Foes From the Northern Frontier

Download Foes From the Northern Frontier PDF Online Free

Author :
Publisher : Wipf and Stock Publishers
ISBN 13 : 1725200562
Total Pages : 148 pages
Book Rating : 4.7/5 (252 download)

DOWNLOAD NOW!


Book Synopsis Foes From the Northern Frontier by : Edwin M. Yamauchi

Download or read book Foes From the Northern Frontier written by Edwin M. Yamauchi and published by Wipf and Stock Publishers. This book was released on 2003-04-15 with total page 148 pages. Available in PDF, EPUB and Kindle. Book excerpt: Are there any biblical references to territories in what is today the country of Russia?
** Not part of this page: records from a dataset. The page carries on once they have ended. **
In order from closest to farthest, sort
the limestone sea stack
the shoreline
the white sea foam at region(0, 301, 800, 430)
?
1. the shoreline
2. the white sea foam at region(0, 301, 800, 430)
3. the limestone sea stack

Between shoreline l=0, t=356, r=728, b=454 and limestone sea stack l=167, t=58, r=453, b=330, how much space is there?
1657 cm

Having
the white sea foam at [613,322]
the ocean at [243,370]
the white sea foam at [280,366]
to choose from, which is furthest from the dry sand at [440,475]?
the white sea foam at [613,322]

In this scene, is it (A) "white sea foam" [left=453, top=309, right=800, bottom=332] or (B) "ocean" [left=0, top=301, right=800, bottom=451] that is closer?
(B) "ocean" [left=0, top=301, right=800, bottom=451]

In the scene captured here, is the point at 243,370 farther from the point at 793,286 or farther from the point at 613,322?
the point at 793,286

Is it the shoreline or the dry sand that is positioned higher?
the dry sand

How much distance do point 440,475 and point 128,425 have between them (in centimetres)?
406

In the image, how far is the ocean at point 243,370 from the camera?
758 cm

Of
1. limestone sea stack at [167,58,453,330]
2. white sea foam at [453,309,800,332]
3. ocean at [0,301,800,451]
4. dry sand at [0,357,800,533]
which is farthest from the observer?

The author's answer is yes, but Ezekiel's reference to Rosh and Meshech is not one of them. In a thoroughly documented discussion, the author describes the Uratrians, Manneans, Cimmerians, and Scythians. Three of these northern foes of Israel are referred to by Jeremiah (in 51:27), the Cimmerians by Ezekiel (38:6). ...with the exception of Egypt, writes the author, almost all of Israel's enemies came from the north, though from the viewpoint of a modern map, many of these came ultimately from the east. The Urartians occupied what is now Soviet Armenia, southeastern Turkey, and northwestern Iran. The Manneans lived south of Lake Urmia, between Urartu and Assyria. The Cimmerians first appeared in the steppes north of the Caucasus, then crossed the Caucasus, and eventually invaded Asia Minor. The Scythians were nomadic tribes from the Russian steppes, some of whom settled in the Ukraine north of the Black Sea, others east of the Caspian. But what of Rosh, Messhech, and other names in Ezekiel 38:2? Is Rosh, Russia and Meshech Moscow? Rosh cannot possibly be related to Russia, insists the author. Nor can the terms Gog and Magog, no proposed identification for which has yet to win universal consent. Meshech and Tubal, on the other hand, have been located for certain - in central and eastern Anatolia.